:: SOURCE MATERIAL ::

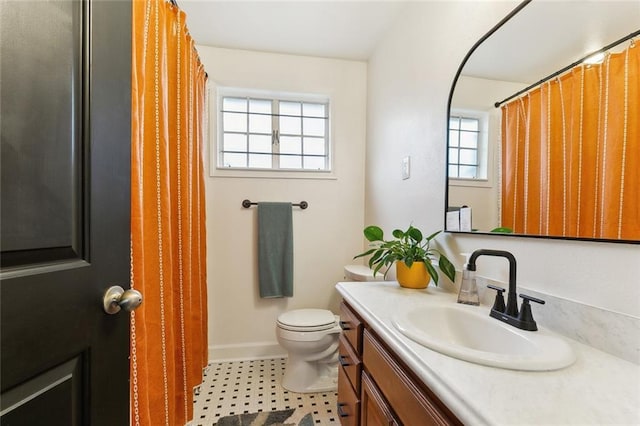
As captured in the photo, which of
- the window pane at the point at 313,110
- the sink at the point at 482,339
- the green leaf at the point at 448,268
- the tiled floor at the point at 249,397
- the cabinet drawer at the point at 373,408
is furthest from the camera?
the window pane at the point at 313,110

:: WHAT IS ASKED ::
Write out the lines above word for word, leaving out the picture.

:: THE ANSWER ::
As captured in the photo, which of
- the window pane at the point at 313,110
- the sink at the point at 482,339
- the green leaf at the point at 448,268
- the tiled floor at the point at 249,397
- the cabinet drawer at the point at 373,408
is furthest from the camera?
the window pane at the point at 313,110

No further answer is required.